Reproduce word for word the material from the line containing "Mask all regions of **cell**." through the line containing "144L138 142L135 140V139H130L124", including both of those lines.

- [Data lines]:
———
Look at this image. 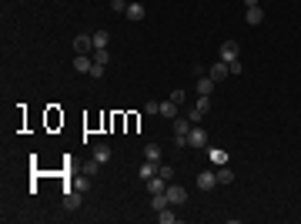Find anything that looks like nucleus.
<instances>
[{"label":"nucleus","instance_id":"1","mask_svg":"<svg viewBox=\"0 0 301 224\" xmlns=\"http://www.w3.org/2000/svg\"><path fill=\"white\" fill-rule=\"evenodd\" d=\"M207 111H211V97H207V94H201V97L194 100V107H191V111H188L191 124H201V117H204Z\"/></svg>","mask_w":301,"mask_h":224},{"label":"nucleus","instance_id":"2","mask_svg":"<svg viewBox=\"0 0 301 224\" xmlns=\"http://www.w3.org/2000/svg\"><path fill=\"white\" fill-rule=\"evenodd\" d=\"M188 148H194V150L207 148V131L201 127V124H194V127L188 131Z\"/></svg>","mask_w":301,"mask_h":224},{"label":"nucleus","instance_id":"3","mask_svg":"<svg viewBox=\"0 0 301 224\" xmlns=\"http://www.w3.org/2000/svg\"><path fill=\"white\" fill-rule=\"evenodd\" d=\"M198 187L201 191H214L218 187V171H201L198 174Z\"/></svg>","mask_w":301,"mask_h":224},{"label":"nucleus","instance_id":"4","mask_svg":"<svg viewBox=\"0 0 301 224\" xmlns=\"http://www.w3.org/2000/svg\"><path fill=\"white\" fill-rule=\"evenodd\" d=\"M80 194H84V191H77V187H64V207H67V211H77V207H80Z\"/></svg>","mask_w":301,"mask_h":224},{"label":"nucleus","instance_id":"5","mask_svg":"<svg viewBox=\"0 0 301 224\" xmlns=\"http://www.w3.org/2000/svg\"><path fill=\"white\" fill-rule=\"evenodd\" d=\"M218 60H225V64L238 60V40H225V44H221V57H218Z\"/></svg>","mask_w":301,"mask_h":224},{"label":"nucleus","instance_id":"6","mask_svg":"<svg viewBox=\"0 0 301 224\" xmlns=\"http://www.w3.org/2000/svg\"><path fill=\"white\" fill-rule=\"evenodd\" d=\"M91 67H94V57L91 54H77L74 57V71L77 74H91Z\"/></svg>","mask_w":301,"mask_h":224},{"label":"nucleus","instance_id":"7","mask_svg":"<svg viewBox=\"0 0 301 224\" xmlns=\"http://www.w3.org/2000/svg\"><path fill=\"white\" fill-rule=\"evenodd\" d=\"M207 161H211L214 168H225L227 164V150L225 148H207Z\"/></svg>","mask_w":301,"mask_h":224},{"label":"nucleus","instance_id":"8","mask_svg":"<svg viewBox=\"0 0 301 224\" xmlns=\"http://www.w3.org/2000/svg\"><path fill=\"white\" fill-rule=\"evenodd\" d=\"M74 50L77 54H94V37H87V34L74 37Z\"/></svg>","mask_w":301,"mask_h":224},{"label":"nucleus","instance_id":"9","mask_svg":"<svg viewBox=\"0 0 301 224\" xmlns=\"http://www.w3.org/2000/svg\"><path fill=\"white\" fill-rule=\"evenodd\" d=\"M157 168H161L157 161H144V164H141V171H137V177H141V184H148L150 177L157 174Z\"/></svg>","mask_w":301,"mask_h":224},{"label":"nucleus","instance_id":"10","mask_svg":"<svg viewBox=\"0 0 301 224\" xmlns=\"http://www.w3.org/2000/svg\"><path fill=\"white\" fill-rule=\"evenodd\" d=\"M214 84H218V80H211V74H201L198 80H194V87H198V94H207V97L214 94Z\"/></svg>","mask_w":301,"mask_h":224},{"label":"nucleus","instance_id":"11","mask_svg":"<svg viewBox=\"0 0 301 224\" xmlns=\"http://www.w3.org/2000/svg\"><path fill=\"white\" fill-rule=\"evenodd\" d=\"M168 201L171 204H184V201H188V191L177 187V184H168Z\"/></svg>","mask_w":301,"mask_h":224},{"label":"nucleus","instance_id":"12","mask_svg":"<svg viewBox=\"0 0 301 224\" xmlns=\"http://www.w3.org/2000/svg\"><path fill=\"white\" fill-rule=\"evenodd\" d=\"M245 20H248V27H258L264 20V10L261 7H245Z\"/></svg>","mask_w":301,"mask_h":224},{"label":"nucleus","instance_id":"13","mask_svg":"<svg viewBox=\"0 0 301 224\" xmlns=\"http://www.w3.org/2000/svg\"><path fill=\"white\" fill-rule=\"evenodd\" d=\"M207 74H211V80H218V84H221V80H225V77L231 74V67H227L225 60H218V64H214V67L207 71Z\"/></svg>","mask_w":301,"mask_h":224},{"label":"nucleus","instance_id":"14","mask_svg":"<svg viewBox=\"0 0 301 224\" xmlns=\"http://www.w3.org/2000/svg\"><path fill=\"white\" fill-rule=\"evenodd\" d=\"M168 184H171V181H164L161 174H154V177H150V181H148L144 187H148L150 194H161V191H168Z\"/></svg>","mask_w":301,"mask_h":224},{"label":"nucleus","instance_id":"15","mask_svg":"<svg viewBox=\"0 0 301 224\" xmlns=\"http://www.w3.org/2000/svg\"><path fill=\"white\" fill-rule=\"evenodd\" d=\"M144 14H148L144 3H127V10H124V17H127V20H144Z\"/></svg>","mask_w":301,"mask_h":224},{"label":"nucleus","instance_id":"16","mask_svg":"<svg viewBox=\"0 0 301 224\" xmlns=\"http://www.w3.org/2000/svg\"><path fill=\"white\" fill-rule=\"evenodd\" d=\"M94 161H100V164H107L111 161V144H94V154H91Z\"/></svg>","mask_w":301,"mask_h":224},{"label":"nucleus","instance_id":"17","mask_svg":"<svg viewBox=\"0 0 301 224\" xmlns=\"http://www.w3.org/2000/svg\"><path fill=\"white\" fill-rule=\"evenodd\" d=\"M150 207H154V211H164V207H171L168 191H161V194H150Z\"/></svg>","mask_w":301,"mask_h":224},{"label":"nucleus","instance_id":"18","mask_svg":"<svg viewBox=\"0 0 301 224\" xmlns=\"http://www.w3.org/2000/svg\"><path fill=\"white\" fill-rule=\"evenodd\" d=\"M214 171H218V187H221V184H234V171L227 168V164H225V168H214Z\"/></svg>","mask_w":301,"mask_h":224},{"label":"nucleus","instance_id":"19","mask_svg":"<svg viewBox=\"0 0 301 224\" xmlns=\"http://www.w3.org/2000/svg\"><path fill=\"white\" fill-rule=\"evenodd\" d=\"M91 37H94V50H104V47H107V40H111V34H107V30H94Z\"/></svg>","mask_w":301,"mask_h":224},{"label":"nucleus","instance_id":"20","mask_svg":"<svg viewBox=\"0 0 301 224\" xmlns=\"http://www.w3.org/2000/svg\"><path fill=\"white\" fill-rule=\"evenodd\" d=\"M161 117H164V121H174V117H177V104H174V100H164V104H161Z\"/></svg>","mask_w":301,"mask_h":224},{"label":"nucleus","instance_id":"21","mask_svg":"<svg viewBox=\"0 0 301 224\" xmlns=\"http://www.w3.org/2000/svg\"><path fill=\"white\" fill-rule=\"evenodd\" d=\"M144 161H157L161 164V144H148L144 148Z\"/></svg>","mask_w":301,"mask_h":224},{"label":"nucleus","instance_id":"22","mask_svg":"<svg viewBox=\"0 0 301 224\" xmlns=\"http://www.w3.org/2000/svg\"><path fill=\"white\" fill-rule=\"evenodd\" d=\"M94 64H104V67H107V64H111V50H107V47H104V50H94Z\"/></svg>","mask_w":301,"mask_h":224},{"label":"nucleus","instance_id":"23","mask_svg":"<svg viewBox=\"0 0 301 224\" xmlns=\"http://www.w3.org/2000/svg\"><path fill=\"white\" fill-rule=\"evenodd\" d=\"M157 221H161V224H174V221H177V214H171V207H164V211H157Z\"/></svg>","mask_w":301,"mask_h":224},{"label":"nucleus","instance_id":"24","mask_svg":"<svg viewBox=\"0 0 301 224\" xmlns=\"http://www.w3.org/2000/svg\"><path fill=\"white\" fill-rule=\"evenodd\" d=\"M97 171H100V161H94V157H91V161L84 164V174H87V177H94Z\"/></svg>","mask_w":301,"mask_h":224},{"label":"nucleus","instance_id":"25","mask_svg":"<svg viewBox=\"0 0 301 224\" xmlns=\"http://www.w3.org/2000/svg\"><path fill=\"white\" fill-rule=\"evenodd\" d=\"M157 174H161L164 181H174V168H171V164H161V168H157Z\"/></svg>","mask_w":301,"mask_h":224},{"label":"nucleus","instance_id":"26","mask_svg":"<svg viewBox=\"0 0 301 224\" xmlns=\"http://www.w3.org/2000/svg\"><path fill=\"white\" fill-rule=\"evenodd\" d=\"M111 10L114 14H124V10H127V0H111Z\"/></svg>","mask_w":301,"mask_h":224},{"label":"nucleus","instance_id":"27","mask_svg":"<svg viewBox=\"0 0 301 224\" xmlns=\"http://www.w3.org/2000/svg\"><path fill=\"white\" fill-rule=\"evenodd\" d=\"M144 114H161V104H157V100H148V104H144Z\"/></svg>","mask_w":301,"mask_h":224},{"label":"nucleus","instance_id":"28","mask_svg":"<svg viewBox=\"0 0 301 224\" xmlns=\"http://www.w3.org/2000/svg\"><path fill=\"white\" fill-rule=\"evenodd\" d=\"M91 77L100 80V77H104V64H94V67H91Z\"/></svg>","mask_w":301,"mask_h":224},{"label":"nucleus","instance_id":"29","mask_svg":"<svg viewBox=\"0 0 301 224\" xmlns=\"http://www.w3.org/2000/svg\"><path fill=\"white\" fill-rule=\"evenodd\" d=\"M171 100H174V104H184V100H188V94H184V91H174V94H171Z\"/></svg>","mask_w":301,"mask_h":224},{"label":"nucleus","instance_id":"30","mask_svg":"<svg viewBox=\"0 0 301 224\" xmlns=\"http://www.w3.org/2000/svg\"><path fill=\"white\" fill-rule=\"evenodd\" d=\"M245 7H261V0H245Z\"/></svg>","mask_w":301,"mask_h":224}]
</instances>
———
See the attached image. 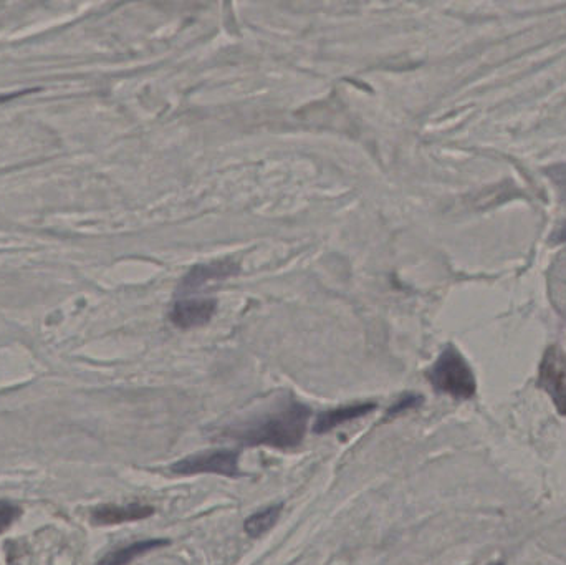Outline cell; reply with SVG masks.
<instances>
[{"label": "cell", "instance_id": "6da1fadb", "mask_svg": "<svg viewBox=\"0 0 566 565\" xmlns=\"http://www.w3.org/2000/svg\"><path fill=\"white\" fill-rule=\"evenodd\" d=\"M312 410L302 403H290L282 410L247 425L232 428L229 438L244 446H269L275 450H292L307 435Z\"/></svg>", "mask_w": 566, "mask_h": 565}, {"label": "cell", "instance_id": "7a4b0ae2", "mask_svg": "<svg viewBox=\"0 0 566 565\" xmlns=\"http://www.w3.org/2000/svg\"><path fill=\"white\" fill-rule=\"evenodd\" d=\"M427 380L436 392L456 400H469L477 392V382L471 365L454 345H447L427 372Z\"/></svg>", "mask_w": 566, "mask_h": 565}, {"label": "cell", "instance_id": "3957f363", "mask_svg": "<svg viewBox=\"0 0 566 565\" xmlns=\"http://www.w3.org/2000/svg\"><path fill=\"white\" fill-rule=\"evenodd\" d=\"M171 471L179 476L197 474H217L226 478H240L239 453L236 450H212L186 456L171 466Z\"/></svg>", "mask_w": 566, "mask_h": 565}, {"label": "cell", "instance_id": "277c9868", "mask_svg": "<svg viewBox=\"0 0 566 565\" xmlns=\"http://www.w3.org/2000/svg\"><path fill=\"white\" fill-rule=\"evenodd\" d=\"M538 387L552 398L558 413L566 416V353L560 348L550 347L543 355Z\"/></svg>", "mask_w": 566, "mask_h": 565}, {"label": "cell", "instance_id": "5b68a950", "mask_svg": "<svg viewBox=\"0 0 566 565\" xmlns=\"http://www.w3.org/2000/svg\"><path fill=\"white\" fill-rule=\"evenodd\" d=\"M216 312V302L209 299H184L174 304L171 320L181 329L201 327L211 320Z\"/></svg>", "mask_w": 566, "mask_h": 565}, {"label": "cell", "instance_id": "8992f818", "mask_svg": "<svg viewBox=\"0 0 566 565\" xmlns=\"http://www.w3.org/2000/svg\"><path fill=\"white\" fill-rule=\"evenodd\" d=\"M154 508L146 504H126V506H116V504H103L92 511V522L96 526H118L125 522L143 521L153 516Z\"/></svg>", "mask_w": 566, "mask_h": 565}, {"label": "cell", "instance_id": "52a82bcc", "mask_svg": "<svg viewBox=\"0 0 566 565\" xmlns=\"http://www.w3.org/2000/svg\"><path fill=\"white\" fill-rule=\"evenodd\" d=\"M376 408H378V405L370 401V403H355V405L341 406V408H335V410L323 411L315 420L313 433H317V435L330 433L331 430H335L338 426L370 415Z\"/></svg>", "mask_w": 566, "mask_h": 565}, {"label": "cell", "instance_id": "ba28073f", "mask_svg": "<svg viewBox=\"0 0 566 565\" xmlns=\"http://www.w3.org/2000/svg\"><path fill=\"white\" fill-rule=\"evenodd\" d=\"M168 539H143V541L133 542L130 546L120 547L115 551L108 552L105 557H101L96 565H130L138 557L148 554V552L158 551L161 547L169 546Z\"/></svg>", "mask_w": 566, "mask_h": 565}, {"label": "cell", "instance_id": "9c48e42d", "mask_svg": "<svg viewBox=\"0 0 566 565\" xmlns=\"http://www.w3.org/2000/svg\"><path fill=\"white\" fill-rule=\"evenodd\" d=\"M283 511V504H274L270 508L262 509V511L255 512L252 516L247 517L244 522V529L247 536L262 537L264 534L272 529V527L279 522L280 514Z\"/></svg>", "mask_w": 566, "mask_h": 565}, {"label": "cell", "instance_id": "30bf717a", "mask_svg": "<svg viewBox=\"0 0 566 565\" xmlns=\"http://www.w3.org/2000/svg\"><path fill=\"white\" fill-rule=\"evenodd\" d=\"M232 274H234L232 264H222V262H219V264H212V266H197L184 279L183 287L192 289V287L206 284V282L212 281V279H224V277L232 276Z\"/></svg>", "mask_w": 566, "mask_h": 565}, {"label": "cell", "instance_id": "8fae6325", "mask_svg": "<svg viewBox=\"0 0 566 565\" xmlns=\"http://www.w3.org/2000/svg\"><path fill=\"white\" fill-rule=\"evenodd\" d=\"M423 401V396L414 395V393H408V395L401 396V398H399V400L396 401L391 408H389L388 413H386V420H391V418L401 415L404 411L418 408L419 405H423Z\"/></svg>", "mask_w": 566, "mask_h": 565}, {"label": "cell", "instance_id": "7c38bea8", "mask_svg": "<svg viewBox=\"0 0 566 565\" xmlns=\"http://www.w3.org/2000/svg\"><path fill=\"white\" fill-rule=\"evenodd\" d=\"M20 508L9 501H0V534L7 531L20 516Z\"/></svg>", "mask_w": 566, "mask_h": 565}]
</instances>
———
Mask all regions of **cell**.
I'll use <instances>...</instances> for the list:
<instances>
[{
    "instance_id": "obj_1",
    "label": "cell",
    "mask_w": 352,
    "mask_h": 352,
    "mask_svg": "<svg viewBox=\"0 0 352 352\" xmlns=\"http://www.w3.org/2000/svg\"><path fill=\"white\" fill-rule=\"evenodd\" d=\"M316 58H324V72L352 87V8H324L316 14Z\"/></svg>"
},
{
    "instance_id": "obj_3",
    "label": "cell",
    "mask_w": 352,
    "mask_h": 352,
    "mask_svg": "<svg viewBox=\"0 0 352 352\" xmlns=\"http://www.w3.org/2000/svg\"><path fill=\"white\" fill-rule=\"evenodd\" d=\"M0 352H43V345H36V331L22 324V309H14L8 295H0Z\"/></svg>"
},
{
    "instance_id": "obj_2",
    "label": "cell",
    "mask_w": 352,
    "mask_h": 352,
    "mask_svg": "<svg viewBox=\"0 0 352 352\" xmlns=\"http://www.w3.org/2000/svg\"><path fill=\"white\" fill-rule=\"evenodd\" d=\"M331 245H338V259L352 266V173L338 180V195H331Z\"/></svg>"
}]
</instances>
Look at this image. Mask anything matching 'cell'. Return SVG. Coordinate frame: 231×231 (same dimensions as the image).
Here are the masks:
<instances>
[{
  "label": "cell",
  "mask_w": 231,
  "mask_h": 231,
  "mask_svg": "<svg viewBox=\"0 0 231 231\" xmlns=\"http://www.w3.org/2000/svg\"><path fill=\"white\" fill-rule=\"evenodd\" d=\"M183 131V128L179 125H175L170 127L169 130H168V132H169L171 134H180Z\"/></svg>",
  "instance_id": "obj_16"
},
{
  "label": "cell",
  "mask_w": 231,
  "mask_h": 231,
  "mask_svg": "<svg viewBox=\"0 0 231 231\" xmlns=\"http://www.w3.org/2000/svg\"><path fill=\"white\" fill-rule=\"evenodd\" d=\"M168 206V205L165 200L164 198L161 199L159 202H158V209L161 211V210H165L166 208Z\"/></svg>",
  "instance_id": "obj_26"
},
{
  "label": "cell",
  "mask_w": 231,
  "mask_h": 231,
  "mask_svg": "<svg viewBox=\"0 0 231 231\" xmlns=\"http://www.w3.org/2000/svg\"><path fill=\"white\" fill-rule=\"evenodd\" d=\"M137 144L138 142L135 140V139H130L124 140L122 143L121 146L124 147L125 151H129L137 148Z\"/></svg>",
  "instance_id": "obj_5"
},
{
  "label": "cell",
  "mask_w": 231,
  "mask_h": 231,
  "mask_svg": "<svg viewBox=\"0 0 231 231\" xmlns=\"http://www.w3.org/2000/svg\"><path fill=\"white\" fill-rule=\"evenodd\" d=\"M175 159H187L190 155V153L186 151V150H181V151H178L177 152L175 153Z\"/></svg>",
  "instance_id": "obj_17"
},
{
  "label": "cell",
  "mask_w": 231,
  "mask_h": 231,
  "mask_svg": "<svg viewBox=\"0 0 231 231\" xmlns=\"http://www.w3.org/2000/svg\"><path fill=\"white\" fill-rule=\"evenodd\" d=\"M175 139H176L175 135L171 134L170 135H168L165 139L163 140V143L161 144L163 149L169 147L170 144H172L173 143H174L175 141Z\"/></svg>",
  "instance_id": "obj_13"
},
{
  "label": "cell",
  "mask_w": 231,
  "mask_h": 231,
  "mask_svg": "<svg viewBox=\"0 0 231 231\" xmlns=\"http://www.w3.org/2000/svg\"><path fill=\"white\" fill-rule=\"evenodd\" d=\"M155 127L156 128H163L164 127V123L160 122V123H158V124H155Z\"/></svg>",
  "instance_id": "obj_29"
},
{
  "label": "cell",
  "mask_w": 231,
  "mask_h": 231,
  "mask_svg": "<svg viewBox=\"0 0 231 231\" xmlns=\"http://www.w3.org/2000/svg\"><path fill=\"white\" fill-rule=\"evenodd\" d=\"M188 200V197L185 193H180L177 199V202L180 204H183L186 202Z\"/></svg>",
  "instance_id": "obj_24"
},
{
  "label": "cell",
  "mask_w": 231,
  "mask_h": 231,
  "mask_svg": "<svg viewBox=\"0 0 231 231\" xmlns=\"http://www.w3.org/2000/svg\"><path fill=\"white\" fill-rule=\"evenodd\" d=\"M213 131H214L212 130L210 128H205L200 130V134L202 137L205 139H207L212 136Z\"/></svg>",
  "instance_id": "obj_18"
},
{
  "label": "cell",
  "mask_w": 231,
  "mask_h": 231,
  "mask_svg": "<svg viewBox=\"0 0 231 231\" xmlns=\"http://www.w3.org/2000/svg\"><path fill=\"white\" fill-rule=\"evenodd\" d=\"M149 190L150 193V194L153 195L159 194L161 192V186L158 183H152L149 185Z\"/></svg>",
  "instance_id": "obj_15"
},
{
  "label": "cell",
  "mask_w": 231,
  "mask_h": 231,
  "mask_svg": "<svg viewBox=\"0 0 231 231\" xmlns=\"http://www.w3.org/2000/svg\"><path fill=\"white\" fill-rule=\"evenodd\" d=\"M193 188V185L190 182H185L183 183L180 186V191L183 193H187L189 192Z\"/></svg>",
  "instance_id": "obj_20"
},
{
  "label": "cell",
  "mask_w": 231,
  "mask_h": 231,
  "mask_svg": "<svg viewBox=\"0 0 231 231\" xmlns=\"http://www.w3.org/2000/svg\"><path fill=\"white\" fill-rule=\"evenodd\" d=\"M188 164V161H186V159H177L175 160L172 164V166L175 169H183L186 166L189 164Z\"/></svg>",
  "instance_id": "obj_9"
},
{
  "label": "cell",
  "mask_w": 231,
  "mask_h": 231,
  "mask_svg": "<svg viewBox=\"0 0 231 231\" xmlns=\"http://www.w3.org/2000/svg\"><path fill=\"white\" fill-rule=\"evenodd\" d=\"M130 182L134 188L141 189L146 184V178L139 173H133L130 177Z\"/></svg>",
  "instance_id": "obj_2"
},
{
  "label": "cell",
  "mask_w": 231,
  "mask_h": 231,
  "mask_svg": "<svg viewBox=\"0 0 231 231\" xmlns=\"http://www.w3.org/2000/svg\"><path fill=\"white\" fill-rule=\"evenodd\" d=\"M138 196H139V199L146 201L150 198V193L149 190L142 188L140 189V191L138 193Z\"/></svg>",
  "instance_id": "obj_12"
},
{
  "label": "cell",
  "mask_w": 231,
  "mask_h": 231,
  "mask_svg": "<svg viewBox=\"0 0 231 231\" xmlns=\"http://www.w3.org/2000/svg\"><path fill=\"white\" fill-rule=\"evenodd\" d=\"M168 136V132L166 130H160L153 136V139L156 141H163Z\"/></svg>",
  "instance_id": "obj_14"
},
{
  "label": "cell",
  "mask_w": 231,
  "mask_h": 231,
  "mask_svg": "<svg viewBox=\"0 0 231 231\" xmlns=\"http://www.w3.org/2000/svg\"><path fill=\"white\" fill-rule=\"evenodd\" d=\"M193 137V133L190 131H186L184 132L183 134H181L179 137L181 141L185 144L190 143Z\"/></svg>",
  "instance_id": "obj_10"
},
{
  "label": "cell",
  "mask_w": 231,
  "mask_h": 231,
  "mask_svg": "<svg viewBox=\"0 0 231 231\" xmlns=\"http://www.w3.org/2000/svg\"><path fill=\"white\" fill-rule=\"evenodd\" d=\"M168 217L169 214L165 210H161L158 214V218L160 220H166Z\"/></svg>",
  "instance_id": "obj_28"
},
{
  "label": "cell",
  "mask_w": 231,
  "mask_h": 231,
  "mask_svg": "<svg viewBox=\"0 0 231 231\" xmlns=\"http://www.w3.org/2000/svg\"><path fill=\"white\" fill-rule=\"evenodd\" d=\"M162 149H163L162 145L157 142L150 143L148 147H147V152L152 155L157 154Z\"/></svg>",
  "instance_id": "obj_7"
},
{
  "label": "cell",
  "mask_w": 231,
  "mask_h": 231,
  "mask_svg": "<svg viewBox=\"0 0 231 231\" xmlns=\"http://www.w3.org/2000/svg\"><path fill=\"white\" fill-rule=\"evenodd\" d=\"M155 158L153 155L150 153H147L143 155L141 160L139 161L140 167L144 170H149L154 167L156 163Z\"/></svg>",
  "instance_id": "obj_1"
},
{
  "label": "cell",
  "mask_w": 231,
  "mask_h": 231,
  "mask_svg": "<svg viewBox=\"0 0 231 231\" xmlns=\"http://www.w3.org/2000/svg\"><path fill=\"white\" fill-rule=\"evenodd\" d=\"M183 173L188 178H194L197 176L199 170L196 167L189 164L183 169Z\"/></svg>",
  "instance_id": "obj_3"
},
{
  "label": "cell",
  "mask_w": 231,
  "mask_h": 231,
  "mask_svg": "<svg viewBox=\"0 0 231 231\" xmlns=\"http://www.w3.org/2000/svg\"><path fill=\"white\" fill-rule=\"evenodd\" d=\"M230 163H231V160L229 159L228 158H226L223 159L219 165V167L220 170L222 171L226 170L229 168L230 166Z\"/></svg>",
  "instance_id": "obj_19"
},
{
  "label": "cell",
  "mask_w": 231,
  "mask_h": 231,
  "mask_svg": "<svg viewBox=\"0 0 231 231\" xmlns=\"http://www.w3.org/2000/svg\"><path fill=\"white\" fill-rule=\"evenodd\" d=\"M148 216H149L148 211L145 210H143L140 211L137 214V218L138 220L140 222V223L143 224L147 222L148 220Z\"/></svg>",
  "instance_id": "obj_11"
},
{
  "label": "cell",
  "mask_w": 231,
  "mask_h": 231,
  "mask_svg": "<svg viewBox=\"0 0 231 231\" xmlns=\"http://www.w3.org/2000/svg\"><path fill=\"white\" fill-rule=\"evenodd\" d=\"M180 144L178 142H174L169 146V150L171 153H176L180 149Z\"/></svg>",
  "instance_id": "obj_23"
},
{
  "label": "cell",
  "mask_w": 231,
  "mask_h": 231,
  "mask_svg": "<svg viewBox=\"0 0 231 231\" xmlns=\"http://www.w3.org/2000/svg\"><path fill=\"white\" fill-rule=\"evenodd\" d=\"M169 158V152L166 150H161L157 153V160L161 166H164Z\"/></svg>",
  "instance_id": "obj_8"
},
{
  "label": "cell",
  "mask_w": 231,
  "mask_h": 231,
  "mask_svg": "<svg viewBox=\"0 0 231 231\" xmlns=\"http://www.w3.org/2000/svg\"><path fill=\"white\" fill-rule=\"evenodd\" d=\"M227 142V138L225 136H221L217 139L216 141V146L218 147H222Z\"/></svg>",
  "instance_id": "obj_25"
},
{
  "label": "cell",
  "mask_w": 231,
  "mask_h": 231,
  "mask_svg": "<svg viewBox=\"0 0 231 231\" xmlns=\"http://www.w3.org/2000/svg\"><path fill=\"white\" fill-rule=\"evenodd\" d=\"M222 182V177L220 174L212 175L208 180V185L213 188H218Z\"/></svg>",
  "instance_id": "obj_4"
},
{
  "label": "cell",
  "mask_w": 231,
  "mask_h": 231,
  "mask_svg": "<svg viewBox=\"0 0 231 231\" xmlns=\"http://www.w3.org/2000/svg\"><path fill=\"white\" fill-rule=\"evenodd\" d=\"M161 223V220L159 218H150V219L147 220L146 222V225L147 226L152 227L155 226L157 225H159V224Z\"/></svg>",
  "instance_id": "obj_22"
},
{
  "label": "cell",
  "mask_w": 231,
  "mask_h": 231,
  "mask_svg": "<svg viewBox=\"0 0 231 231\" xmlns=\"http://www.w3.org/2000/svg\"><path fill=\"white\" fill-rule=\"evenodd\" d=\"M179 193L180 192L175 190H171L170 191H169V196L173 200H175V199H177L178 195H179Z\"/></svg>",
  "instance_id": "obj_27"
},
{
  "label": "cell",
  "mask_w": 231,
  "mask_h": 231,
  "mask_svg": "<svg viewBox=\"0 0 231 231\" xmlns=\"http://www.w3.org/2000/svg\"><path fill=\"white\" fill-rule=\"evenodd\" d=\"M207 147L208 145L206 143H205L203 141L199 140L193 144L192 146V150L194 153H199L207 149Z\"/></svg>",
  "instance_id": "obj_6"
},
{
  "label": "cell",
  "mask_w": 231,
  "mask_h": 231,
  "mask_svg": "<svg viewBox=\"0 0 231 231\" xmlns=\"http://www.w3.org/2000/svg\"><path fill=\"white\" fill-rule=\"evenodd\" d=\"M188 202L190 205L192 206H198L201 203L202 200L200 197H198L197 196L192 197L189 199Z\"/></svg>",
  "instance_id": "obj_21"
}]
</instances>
———
- [The solution]:
Mask all regions of **cell**.
I'll use <instances>...</instances> for the list:
<instances>
[{
    "instance_id": "obj_1",
    "label": "cell",
    "mask_w": 352,
    "mask_h": 352,
    "mask_svg": "<svg viewBox=\"0 0 352 352\" xmlns=\"http://www.w3.org/2000/svg\"><path fill=\"white\" fill-rule=\"evenodd\" d=\"M316 58H324V72L352 87V8H324L316 14Z\"/></svg>"
},
{
    "instance_id": "obj_3",
    "label": "cell",
    "mask_w": 352,
    "mask_h": 352,
    "mask_svg": "<svg viewBox=\"0 0 352 352\" xmlns=\"http://www.w3.org/2000/svg\"><path fill=\"white\" fill-rule=\"evenodd\" d=\"M0 352H43V345H36V331L22 324V309H14L8 295H0Z\"/></svg>"
},
{
    "instance_id": "obj_2",
    "label": "cell",
    "mask_w": 352,
    "mask_h": 352,
    "mask_svg": "<svg viewBox=\"0 0 352 352\" xmlns=\"http://www.w3.org/2000/svg\"><path fill=\"white\" fill-rule=\"evenodd\" d=\"M331 245H338V259L352 266V173L338 180V195H331Z\"/></svg>"
}]
</instances>
Look at this image. Mask anything matching 'cell'. Return SVG. Coordinate frame: 231×231 (same dimensions as the image).
Here are the masks:
<instances>
[{
  "label": "cell",
  "mask_w": 231,
  "mask_h": 231,
  "mask_svg": "<svg viewBox=\"0 0 231 231\" xmlns=\"http://www.w3.org/2000/svg\"><path fill=\"white\" fill-rule=\"evenodd\" d=\"M183 131V128L179 125H175L170 127L169 130H168V132H169L171 134H180Z\"/></svg>",
  "instance_id": "obj_16"
},
{
  "label": "cell",
  "mask_w": 231,
  "mask_h": 231,
  "mask_svg": "<svg viewBox=\"0 0 231 231\" xmlns=\"http://www.w3.org/2000/svg\"><path fill=\"white\" fill-rule=\"evenodd\" d=\"M168 206V205L165 200L164 198L161 199L159 202H158V209L161 211V210H165L166 208Z\"/></svg>",
  "instance_id": "obj_26"
},
{
  "label": "cell",
  "mask_w": 231,
  "mask_h": 231,
  "mask_svg": "<svg viewBox=\"0 0 231 231\" xmlns=\"http://www.w3.org/2000/svg\"><path fill=\"white\" fill-rule=\"evenodd\" d=\"M137 144L138 142L135 140V139H130L124 140L122 143L121 146L124 147L125 151H129L137 148Z\"/></svg>",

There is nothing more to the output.